Reproduce all of the items below with "region" swapped for "area" and everything else unchanged. Leave the pictures out.
● ● ● ●
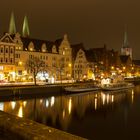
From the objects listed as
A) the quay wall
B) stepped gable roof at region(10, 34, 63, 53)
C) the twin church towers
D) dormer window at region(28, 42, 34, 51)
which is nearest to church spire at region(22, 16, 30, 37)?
the twin church towers

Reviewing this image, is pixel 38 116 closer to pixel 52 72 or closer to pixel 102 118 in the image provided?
pixel 102 118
● ● ● ●
■ **Exercise response**:
From the objects listed as
A) the quay wall
B) stepped gable roof at area(10, 34, 63, 53)
C) the twin church towers
D) dormer window at area(28, 42, 34, 51)
which is nearest to church spire at area(22, 16, 30, 37)?
the twin church towers

Reviewing this image, is pixel 38 116 closer to pixel 52 72 or closer to pixel 102 118 in the image provided?
pixel 102 118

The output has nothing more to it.